WHAT IS NEEDED:
Every entry should be copied exactly, with nothing added or dropped.

DATASET EXTRACT:
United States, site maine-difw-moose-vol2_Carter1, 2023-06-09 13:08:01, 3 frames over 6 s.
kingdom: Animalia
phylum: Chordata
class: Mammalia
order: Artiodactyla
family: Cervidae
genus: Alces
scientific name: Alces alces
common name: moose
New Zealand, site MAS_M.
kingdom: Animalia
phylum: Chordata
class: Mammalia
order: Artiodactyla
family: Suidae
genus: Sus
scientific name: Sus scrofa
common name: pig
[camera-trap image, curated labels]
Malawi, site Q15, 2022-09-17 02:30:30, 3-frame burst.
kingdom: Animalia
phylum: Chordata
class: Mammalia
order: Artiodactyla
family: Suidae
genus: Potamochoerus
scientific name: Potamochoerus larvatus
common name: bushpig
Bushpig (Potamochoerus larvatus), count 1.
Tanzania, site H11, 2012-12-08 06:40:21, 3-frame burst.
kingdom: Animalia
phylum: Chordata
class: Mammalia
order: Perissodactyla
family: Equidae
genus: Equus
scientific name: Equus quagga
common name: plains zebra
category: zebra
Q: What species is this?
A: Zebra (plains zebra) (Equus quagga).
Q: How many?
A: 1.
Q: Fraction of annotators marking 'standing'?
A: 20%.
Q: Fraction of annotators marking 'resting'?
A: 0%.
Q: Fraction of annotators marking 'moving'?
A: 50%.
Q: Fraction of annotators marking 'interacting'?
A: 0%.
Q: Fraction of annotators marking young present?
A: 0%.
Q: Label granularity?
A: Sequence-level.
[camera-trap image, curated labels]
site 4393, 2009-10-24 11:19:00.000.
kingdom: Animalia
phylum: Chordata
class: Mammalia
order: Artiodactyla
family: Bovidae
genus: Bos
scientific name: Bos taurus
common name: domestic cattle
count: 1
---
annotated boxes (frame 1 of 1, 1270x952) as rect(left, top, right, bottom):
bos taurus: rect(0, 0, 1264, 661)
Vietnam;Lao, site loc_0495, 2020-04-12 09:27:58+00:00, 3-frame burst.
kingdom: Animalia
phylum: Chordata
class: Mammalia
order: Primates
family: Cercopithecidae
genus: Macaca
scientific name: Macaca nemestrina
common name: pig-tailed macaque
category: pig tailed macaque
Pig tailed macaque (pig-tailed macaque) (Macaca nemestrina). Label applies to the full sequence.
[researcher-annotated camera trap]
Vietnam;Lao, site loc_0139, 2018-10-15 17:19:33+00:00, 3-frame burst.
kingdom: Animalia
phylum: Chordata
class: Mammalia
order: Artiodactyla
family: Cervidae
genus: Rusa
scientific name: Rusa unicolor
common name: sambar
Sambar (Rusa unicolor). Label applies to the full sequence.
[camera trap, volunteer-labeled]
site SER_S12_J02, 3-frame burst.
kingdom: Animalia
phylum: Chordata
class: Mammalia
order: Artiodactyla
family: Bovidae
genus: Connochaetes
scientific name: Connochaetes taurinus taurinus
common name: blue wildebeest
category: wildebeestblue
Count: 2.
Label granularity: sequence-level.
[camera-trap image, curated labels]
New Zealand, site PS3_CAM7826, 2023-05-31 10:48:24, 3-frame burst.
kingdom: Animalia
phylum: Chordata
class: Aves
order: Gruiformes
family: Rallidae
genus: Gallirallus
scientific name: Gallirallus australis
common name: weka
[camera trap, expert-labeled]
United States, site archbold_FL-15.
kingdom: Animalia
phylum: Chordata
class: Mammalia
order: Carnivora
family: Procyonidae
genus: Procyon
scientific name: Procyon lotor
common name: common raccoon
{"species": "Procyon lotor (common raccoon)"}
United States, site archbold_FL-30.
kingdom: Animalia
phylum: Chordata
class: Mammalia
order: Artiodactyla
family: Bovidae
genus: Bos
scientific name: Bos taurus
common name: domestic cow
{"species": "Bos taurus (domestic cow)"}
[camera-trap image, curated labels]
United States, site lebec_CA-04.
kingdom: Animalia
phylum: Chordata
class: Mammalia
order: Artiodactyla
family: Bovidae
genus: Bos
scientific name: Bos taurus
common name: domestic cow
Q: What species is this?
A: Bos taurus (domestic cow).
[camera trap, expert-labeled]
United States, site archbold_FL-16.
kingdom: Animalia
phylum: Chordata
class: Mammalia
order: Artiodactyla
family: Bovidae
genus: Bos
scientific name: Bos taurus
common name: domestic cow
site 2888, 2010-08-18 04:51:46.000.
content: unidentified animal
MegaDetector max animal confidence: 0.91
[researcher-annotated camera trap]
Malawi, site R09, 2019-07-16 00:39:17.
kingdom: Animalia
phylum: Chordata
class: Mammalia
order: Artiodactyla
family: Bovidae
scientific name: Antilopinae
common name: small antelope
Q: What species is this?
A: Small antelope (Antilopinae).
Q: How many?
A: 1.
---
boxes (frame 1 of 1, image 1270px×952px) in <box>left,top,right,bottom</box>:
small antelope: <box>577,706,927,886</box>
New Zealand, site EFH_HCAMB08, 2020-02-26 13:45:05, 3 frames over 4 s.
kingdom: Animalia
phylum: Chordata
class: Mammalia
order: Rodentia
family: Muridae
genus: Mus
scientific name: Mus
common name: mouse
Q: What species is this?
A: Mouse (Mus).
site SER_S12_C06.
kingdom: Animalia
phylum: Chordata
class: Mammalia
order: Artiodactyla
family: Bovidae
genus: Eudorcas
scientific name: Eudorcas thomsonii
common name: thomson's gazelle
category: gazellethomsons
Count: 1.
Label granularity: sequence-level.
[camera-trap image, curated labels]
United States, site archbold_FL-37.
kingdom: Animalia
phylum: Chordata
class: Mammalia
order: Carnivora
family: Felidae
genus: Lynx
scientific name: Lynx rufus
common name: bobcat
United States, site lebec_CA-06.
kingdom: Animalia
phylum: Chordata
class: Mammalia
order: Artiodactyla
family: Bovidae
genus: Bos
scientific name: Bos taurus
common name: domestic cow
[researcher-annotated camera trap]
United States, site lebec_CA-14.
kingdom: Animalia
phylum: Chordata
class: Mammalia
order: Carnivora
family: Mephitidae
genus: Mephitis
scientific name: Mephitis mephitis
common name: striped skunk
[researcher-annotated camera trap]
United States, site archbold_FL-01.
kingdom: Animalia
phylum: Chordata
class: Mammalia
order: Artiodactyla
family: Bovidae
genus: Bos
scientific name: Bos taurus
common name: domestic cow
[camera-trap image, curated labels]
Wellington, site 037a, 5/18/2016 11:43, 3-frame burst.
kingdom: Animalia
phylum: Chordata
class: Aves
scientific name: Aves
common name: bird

REPLY TO THE TASK:
United States, site maine-difw-moose-vol2_Carter1, 2023-06-09 13:08:01, 3 frames over 6 s.
kingdom: Animalia
phylum: Chordata
class: Mammalia
order: Artiodactyla
family: Cervidae
genus: Alces
scientific name: Alces alces
common name: moose
New Zealand, site MAS_M.
kingdom: Animalia
phylum: Chordata
class: Mammalia
order: Artiodactyla
family: Suidae
genus: Sus
scientific name: Sus scrofa
common name: pig
[camera-trap image, curated labels]
Malawi, site Q15, 2022-09-17 02:30:30, 3-frame burst.
kingdom: Animalia
phylum: Chordata
class: Mammalia
order: Artiodactyla
family: Suidae
genus: Potamochoerus
scientific name: Potamochoerus larvatus
common name: bushpig
Bushpig (Potamochoerus larvatus), count 1.
Tanzania, site H11, 2012-12-08 06:40:21, 3-frame burst.
kingdom: Animalia
phylum: Chordata
class: Mammalia
order: Perissodactyla
family: Equidae
genus: Equus
scientific name: Equus quagga
common name: plains zebra
category: zebra
Q: What species is this?
A: Zebra (plains zebra) (Equus quagga).
Q: How many?
A: 1.
Q: Fraction of annotators marking 'standing'?
A: 20%.
Q: Fraction of annotators marking 'resting'?
A: 0%.
Q: Fraction of annotators marking 'moving'?
A: 50%.
Q: Fraction of annotators marking 'interacting'?
A: 0%.
Q: Fraction of annotators marking young present?
A: 0%.
Q: Label granularity?
A: Sequence-level.
[camera-trap image, curated labels]
site 4393, 2009-10-24 11:19:00.000.
kingdom: Animalia
phylum: Chordata
class: Mammalia
order: Artiodactyla
family: Bovidae
genus: Bos
scientific name: Bos taurus
common name: domestic cattle
count: 1
---
annotated boxes (frame 1 of 1, 1270x952) as rect(left, top, right, bottom):
bos taurus: rect(0, 0, 1264, 661)
Vietnam;Lao, site loc_0495, 2020-04-12 09:27:58+00:00, 3-frame burst.
kingdom: Animalia
phylum: Chordata
class: Mammalia
order: Primates
family: Cercopithecidae
genus: Macaca
scientific name: Macaca nemestrina
common name: pig-tailed macaque
category: pig tailed macaque
Pig tailed macaque (pig-tailed macaque) (Macaca nemestrina). Label applies to the full sequence.
[researcher-annotated camera trap]
Vietnam;Lao, site loc_0139, 2018-10-15 17:19:33+00:00, 3-frame burst.
kingdom: Animalia
phylum: Chordata
class: Mammalia
order: Artiodactyla
family: Cervidae
genus: Rusa
scientific name: Rusa unicolor
common name: sambar
Sambar (Rusa unicolor). Label applies to the full sequence.
[camera trap, volunteer-labeled]
site SER_S12_J02, 3-frame burst.
kingdom: Animalia
phylum: Chordata
class: Mammalia
order: Artiodactyla
family: Bovidae
genus: Connochaetes
scientific name: Connochaetes taurinus taurinus
common name: blue wildebeest
category: wildebeestblue
Count: 2.
Label granularity: sequence-level.
[camera-trap image, curated labels]
New Zealand, site PS3_CAM7826, 2023-05-31 10:48:24, 3-frame burst.
kingdom: Animalia
phylum: Chordata
class: Aves
order: Gruiformes
family: Rallidae
genus: Gallirallus
scientific name: Gallirallus australis
common name: weka
[camera trap, expert-labeled]
United States, site archbold_FL-15.
kingdom: Animalia
phylum: Chordata
class: Mammalia
order: Carnivora
family: Procyonidae
genus: Procyon
scientific name: Procyon lotor
common name: common raccoon
{"species": "Procyon lotor (common raccoon)"}
United States, site archbold_FL-30.
kingdom: Animalia
phylum: Chordata
class: Mammalia
order: Artiodactyla
family: Bovidae
genus: Bos
scientific name: Bos taurus
common name: domestic cow
{"species": "Bos taurus (domestic cow)"}
[camera-trap image, curated labels]
United States, site lebec_CA-04.
kingdom: Animalia
phylum: Chordata
class: Mammalia
order: Artiodactyla
family: Bovidae
genus: Bos
scientific name: Bos taurus
common name: domestic cow
Q: What species is this?
A: Bos taurus (domestic cow).
[camera trap, expert-labeled]
United States, site archbold_FL-16.
kingdom: Animalia
phylum: Chordata
class: Mammalia
order: Artiodactyla
family: Bovidae
genus: Bos
scientific name: Bos taurus
common name: domestic cow
site 2888, 2010-08-18 04:51:46.000.
content: unidentified animal
MegaDetector max animal confidence: 0.91
[researcher-annotated camera trap]
Malawi, site R09, 2019-07-16 00:39:17.
kingdom: Animalia
phylum: Chordata
class: Mammalia
order: Artiodactyla
family: Bovidae
scientific name: Antilopinae
common name: small antelope
Q: What species is this?
A: Small antelope (Antilopinae).
Q: How many?
A: 1.
---
boxes (frame 1 of 1, image 1270px×952px) in <box>left,top,right,bottom</box>:
small antelope: <box>577,706,927,886</box>
New Zealand, site EFH_HCAMB08, 2020-02-26 13:45:05, 3 frames over 4 s.
kingdom: Animalia
phylum: Chordata
class: Mammalia
order: Rodentia
family: Muridae
genus: Mus
scientific name: Mus
common name: mouse
Q: What species is this?
A: Mouse (Mus).
site SER_S12_C06.
kingdom: Animalia
phylum: Chordata
class: Mammalia
order: Artiodactyla
family: Bovidae
genus: Eudorcas
scientific name: Eudorcas thomsonii
common name: thomson's gazelle
category: gazellethomsons
Count: 1.
Label granularity: sequence-level.
[camera-trap image, curated labels]
United States, site archbold_FL-37.
kingdom: Animalia
phylum: Chordata
class: Mammalia
order: Carnivora
family: Felidae
genus: Lynx
scientific name: Lynx rufus
common name: bobcat
United States, site lebec_CA-06.
kingdom: Animalia
phylum: Chordata
class: Mammalia
order: Artiodactyla
family: Bovidae
genus: Bos
scientific name: Bos taurus
common name: domestic cow
[researcher-annotated camera trap]
United States, site lebec_CA-14.
kingdom: Animalia
phylum: Chordata
class: Mammalia
order: Carnivora
family: Mephitidae
genus: Mephitis
scientific name: Mephitis mephitis
common name: striped skunk
[researcher-annotated camera trap]
United States, site archbold_FL-01.
kingdom: Animalia
phylum: Chordata
class: Mammalia
order: Artiodactyla
family: Bovidae
genus: Bos
scientific name: Bos taurus
common name: domestic cow
[camera-trap image, curated labels]
Wellington, site 037a, 5/18/2016 11:43, 3-frame burst.
kingdom: Animalia
phylum: Chordata
class: Aves
scientific name: Aves
common name: bird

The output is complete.